Tite-Live (XXI. 37,2)

Une fois la perle dissoute, Cléopâtre saisit le verre et boit d’une traite son contenant. Et tandis qu’elle s’apprête à renouveler son geste avec la seconde perle, le juge du pari, Lucius Plancus, déclare qu’Antoine est vaincu par la grandeur de la belle Cléopâtre.

Jacob Jordaens, Le Banquet de Cléopâtre, 1653, Musée de l’Ermitage, Saint-Pétersbourg

Vous êtes probablement curieux de savoir ce que l’Histoire réserve à la seconde perle. Eh bien vous serez surpris d’apprendre qu’elle tient un rôle symbolique lors de la capture de la reine par Octave.

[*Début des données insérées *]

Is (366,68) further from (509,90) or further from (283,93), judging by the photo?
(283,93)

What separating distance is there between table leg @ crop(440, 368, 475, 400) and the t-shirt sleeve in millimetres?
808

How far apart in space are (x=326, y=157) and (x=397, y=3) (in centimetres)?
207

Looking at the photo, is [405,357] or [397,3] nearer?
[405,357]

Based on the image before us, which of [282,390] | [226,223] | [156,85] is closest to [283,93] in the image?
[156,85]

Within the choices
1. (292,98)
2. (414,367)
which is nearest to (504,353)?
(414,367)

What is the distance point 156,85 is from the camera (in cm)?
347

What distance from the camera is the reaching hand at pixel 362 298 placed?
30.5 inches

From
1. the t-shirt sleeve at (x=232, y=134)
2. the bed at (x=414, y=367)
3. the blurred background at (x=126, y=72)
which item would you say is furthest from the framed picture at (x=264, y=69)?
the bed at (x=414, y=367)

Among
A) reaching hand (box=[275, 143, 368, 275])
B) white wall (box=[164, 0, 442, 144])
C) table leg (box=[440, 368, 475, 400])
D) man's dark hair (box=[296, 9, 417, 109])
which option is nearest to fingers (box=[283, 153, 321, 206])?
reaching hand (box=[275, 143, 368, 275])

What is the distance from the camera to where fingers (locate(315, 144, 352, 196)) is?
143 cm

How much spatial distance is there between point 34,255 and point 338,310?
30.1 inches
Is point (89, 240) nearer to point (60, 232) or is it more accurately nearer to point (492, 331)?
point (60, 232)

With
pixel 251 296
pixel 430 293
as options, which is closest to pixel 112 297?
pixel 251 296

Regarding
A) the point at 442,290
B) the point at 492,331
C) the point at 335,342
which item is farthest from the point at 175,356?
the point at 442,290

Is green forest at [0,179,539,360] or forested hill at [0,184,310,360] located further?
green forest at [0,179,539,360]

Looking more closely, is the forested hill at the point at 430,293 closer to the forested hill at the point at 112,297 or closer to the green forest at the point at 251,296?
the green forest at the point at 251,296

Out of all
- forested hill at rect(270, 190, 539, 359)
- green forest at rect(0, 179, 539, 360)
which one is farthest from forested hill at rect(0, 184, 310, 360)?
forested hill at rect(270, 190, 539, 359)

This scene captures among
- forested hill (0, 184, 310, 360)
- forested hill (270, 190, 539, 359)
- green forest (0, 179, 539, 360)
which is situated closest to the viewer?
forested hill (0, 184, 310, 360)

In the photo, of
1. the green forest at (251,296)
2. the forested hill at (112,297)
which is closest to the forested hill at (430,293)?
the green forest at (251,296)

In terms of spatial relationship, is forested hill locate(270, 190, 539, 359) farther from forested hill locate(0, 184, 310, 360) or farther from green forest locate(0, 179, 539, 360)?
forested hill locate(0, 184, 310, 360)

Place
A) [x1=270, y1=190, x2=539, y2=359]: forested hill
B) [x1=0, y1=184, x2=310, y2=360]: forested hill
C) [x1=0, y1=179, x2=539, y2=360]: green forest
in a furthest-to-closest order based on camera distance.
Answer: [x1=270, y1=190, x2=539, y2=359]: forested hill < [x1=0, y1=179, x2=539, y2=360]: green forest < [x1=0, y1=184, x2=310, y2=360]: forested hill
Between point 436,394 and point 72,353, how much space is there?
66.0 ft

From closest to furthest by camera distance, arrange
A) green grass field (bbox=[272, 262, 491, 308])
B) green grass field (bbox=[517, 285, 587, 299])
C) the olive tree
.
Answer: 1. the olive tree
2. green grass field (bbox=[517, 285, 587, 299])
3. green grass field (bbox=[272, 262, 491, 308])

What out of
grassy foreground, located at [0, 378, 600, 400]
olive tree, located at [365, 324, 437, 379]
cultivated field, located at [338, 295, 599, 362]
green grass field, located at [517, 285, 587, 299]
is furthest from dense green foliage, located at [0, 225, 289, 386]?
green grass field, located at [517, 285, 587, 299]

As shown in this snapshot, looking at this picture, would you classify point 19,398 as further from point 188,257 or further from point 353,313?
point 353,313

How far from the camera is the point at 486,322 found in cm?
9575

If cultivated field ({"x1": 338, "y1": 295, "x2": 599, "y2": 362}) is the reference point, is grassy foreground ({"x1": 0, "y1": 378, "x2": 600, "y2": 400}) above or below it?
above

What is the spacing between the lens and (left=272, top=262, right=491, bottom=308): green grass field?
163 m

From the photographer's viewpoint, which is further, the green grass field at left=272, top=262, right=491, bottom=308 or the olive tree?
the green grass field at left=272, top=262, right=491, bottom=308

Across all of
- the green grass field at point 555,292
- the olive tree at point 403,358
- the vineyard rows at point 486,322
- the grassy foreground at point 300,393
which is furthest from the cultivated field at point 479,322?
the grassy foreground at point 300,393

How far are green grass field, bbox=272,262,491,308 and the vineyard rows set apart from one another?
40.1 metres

La perle est en effet coupée en deux et attribuée à la statue de Vénus au Panthéon de Rome, pour qu’elle puisse porter aux deux oreilles « la moitié du dîner d’Antoine et de Cléopâtre ».


*Gilbert Sinoué, 12 femmes d’Orient qui ont changé l’Histoire, p58.


Sources:

Maria Teresa Schettino, “La boisson des dieux. À propos du banquet de Cléopâtre”, Dialogues d’histoire ancienne, vol. 32, n°2, 2006. pp. 59-73.

Pline, Histoire naturelle (extrait du livre IX : Cléopâtre et les perles.), Traduit du latin par Stéphane Schmitt.

Robert Halleux, “Sur le prétendu vinaigre employé par Hannibal dans les Alpes”, Comptes rendus des séances de l’Académie des Inscriptions et Belles-Lettres, 151ᵉ année, N. 1, 2007. pp. 529-534.